Distributed Monitoring — System Design

Use cases#

Monitoring is the answer to “is my system healthy, and if not, why?” Three orthogonal data shapes serve three questions:

Metrics answer “what’s the rate / latency / error count over time?” — pre-aggregated, cheap, the basis of dashboards and alerts.
Logs answer “what exactly happened in this request?” — high-cardinality, expensive, the basis of forensic debugging.
Traces answer “where in the call graph did the latency come from?” — per-request, sampled, the basis of microservice debugging.

A mature observability stack runs all three. A startup typically starts with logs, adds metrics when bills hurt, adds tracing when microservices proliferate.

Functional requirements#

Ingest metrics, logs, and traces from every service with low-overhead client libraries.
Aggregate across instances, regions, and timeframes.
Persist for a configurable retention window (7-90 days hot, longer cold).
Query via dashboards (Grafana, Datadog UI) and alert rules (Alertmanager, PagerDuty).
Correlate across the three pillars — click a slow trace, jump to the log line that emitted it.

Non-functional requirements#

Ingest throughput: a thousand-host production system emits 10M+ metric data points/min, 1M+ log lines/sec, 10k+ traces/sec. The monitoring system must absorb this without bottlenecking the application.
Query latency: dashboard panels p95 under 2 s; ad-hoc log search p95 under 10 s.
Cardinality: metric label cardinality is the single biggest cost driver — see warning below.
Availability: 99.95% minimum. Monitoring must be more reliable than what it monitors; otherwise an outage of monitoring tools masks the real outage.

High-level design#

   app                 collector                  storage              query
  ─────                ─────────                  ───────              ─────
  metrics ──> Prometheus scrape ───> Prometheus TSDB ──┐
  logs    ──> Fluent Bit / Vector ──> Loki / OpenSearch ┼──> Grafana / API
  traces  ──> OTel SDK ──────────> Tempo / Jaeger ─────┘
                                        │
                              long-term: S3 / GCS

Three pipelines, three storage shapes, one query layer. OpenTelemetry (OTel) is the open standard that unifies the client side; the backends still differ because the storage shapes differ.

Detailed design#

Metrics: time-series databases#

A metric is (name, labels, timestamp, value) — e.g. http_requests_total{method="GET",route="/api/v1/users",status="200"} = 4271 @ 2024-05-16T10:00:00Z. Stored as time-series; each unique (name, labels) combination is one series.

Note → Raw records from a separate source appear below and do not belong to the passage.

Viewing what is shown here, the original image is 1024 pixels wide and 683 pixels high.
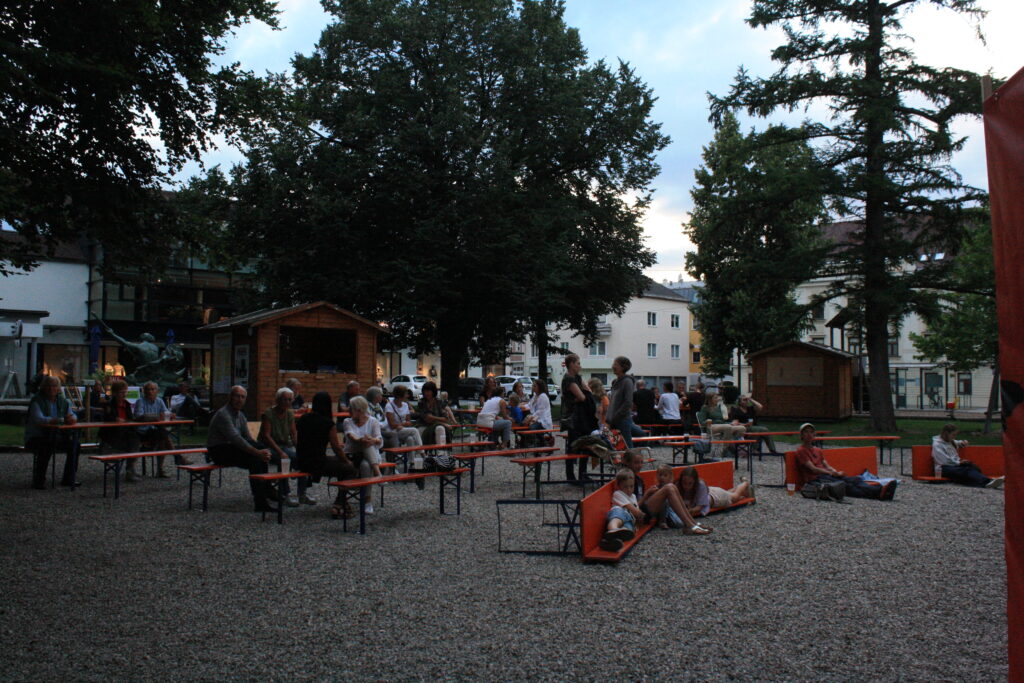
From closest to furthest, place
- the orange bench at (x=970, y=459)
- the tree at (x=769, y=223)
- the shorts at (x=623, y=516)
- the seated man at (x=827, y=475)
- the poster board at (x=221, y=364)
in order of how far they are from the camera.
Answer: the shorts at (x=623, y=516) < the seated man at (x=827, y=475) < the orange bench at (x=970, y=459) < the poster board at (x=221, y=364) < the tree at (x=769, y=223)

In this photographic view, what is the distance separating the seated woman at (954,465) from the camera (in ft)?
43.8

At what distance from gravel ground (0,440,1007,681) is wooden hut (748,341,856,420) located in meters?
22.0

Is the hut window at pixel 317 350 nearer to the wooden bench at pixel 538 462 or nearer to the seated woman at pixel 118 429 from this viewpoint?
the seated woman at pixel 118 429

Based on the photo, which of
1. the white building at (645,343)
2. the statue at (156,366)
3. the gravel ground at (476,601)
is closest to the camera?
the gravel ground at (476,601)

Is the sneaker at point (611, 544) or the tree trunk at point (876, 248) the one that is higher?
the tree trunk at point (876, 248)

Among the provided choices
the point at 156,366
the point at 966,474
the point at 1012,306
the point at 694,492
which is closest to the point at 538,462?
the point at 694,492

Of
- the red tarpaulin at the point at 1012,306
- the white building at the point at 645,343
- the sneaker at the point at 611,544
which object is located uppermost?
the white building at the point at 645,343

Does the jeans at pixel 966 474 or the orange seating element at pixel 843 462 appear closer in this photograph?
the orange seating element at pixel 843 462

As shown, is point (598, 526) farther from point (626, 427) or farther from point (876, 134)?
point (876, 134)

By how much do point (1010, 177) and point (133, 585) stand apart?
6494 mm

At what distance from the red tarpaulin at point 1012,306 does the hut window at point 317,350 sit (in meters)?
19.2

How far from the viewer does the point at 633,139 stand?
3142 centimetres

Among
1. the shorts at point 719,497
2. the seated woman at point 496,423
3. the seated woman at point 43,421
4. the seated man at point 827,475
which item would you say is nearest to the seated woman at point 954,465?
the seated man at point 827,475

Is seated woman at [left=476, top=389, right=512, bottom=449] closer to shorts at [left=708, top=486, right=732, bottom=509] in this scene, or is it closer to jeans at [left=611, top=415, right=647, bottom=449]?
jeans at [left=611, top=415, right=647, bottom=449]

Prometheus, VictoriaMetrics, M3, and InfluxDB use specialized time-series databases (TSDBs) with:

Chunked storage: 2-hour blocks of (timestamp, value) per series, compressed with delta-delta + XOR encoding (Gorilla compression — ~1.4 bytes per data point).
Inverted index on labels to answer sum(rate(http_requests_total{method="GET"}[5m])) by (route) efficiently.
Retention tiers: keep raw data for 15 days, rolled-up 5-min aggregates for 60 days, hourly aggregates for a year.

Logs: indexed text or just text#

Two camps:

Full-text indexed (Elasticsearch, OpenSearch, Splunk)
  ✓  Powerful search — query any field, regex match
  ✓  Slow ingestion ceiling (~100k events/sec/node typical)
  ✗  Expensive — indexes can be 5-10× the raw log size

Label-indexed only (Loki, ClickHouse)
  ✓  Cheap — store raw logs in object storage, index only labels
  ✓  Ingestion scales horizontally
  ✗  Full-text search is a linear scan over time-windowed shards

Loki’s bet is that you almost always know which service and roughly when — those are the indexed labels — and you’ll happily scan a few minutes of logs from one service to find the line. Saves 80-90% on cost vs Elasticsearch.

Traces: spans and sampling#

A trace is a DAG of spans; each span is (trace_id, span_id, parent_id, service, op, start_ts, duration, attributes). The client SDK auto-instruments HTTP/gRPC calls and propagates trace_id via headers (traceparent).

Tracing volume is fundamentally unmanageable at full rate — every request generates dozens of spans. Sampling strategies:

Head-based: decide at the trace start (e.g. 1% random). Simple, predictable cost.
Tail-based: collect all spans for a trace, decide after completion (e.g. keep all traces > 1 s, keep all error traces, keep 1% otherwise). Best signal-per-byte, requires buffering at the collector.

Honeycomb pioneered tail-sampling for traces; Datadog and Jaeger now both support it.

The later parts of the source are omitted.